I applaud Margaret Atwood for finally giving me a trilogy to read that was written the way a trilogy should be written!
Before I dive in, let me back up a bit. I read Margaret Atwood's The Handmaid's Tale a few years ago and I thought it was an excellent book. Typically, when I read a book I like, I look for other books by that same author. In this case, I didn't do that. Most likely because I always seem to have a wish list of 50 books or so. I'm always on the lookout for new (to me) apocalyptic type books so whenever I come across a list of good apocalyptic books to read, I always check it out. Back in the fall, I stumbled upon such a list and saw Oryx and Crake by Margaret Atwood listed.

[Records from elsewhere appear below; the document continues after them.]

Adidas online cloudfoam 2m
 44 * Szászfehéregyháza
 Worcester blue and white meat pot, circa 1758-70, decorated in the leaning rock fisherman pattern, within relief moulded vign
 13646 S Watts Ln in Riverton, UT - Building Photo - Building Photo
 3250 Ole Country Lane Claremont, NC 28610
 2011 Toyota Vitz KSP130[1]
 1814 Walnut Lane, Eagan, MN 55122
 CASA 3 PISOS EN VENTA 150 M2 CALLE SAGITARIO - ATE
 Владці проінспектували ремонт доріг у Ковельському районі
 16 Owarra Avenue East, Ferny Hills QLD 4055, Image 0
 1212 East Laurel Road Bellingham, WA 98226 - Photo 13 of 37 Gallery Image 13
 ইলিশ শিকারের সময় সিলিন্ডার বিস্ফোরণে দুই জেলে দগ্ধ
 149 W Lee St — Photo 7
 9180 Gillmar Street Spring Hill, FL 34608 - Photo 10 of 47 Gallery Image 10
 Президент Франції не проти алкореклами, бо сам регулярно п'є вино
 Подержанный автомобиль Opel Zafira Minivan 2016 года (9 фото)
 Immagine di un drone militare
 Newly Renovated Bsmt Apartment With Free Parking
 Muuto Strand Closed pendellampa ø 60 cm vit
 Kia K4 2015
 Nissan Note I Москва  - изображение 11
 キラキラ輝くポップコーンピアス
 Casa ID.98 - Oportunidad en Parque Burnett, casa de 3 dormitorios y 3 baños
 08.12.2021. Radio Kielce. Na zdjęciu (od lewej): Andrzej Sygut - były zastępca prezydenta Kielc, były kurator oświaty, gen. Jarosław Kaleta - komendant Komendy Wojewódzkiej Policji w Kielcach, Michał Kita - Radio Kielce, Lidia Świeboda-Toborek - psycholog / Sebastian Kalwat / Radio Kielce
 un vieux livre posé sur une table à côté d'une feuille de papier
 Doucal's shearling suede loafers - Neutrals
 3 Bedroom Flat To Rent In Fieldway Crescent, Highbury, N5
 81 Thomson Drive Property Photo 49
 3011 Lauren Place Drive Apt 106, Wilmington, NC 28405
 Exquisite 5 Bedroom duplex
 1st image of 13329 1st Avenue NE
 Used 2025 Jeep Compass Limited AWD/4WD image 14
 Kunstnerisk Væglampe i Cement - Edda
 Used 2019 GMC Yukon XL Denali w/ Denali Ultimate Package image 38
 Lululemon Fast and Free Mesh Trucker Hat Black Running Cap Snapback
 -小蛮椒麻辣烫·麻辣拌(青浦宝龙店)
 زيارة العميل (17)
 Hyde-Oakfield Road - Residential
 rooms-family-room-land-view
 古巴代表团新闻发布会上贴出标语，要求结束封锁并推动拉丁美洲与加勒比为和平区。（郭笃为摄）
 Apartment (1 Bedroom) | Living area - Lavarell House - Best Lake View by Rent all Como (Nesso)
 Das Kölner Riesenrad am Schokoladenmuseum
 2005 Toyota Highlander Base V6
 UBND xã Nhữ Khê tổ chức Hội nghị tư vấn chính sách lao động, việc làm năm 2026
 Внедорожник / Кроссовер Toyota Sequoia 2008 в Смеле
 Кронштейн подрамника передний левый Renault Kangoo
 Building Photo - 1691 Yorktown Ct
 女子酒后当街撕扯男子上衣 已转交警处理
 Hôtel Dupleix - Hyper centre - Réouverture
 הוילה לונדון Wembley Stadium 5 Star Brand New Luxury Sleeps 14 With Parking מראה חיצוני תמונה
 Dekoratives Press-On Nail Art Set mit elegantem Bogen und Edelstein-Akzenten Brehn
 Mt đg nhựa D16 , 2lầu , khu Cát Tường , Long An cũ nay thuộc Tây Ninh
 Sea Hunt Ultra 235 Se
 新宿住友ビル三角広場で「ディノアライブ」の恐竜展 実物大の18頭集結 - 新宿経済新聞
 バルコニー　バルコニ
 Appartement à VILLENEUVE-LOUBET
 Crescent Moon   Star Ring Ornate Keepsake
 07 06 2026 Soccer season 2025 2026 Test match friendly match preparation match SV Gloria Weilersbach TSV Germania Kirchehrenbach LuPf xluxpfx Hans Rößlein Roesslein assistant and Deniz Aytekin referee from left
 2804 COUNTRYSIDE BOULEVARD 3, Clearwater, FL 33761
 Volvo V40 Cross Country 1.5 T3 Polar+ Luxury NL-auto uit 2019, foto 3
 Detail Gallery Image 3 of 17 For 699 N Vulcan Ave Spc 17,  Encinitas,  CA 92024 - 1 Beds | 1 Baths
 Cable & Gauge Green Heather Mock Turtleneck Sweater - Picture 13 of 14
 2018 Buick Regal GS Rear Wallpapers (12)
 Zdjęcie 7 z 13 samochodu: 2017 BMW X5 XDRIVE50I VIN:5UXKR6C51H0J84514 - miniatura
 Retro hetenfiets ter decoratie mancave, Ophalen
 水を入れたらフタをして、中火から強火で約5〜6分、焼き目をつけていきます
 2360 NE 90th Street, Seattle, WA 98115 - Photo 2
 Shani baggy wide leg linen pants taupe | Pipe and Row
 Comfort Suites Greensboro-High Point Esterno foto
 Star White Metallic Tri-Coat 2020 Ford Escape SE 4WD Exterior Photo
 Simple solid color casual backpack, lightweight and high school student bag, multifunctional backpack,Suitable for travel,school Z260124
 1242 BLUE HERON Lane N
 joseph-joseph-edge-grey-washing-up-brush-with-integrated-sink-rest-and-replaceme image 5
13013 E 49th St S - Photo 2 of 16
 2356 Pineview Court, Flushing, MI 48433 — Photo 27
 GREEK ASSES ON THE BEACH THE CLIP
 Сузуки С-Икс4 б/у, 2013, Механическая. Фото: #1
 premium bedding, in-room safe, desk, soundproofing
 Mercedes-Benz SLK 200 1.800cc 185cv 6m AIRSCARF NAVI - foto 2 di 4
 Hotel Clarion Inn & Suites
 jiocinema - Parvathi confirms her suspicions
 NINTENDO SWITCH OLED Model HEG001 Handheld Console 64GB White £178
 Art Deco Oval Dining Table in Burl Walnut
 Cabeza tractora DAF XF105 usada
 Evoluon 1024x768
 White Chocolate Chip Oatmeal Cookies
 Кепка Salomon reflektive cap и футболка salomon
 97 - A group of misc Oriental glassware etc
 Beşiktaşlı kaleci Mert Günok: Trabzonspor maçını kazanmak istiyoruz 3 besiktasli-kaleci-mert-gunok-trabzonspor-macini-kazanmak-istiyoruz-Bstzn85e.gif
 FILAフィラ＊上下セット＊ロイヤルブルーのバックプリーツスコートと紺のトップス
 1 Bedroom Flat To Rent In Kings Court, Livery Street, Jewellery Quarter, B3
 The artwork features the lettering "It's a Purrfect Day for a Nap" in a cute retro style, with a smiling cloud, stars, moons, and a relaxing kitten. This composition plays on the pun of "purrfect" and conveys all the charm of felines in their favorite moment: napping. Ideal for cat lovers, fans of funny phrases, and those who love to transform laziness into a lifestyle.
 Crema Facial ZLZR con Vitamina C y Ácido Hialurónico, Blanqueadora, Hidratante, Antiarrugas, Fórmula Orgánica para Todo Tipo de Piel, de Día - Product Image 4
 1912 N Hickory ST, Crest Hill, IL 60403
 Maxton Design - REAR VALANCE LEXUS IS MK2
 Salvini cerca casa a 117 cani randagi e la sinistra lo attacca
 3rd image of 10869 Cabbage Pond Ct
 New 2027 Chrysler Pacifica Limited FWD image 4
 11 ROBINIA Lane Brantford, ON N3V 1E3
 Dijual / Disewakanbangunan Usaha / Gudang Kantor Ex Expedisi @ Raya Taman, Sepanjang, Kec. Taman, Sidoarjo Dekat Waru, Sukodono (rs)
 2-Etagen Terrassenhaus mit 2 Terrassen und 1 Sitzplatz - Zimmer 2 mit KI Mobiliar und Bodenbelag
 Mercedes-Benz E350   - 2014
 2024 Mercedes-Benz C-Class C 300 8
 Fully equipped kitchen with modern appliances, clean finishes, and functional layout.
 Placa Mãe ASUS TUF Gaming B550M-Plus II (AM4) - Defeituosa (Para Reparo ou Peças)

I was slightly hesitant to read it only because it was also listed in the science fiction genre and, honestly, I have some hangups when it comes to sci-fi. When I hear "sci-fi" I automatically think of 1980s science fiction, which I've always avoided. I decided to give this one a try and I'm so glad I did.
But back to The Handmaid's Tale for a quick minute. This book has received a bit of attention lately because of the upcoming television series (of the same name.) If you're familiar with the book, you may find this article (Rereading The Handmaid's Tale, One Month Into the Trump Era) interesting to read.
Okay, now let's discuss the MaddAddam Trilogy and why this is the perfect example of how a trilogy should be written. My issue with other trilogies I've read is that, in my opinion, they really should just be lengthy novels but they've been broken out into three books and there's seems to be some stretching involved to create those three books. This was not the case with Atwood's trilogy.
The first book in the trilogy flips back and forth describing two different time periods. There's the post-apocalyptic world and then the time leading up to it. That time is actually our future world, which was so well crafted by Atwood. I preferred that part of the book to the post-apocalyptic chapters. The second book, which in most trilogies is simply a continuation of the first book, details the lives of other characters, many of whom played a minor role in the first book, during that future world and then post-apocalyptic. The second book also gives you a different viewpoint leading up to the end of civilization. I enjoyed reading this book the most out of all three. The third book pulls all the characters together and provides the backstory of the creation of the God's Gardeners. I was slightly disappointed at the beginning of this one. It sort of dragged on without much happening and while I normally don't need a page turner, it seemed a bit pointless. The backstory contained a few subtle twists and tied the plot of the first two books together.
As for falling under the science fiction genre, Atwood herself has stated that what she writes could in fact happen and that she doesn't necessarily believe her writing should be classified as sci-fi. "Although MadAddam is a work of fiction, it does not include any technologies or biobeings that do not already exist, are not under construction, or are not possible in theory."
Atwood's attention to detail in creating a future world was incredible. She included the effects of global warming, such as a hurricane wiping out Texas, which resulted in a wall being built to keep out the refugees. There's also the fact that New Jersey has the intense heat and afternoon thunderstorms of an incredibly hot Florida.
I would highly recommend this trilogy, especially if you enjoy detail and future world, apocalyptic type novels.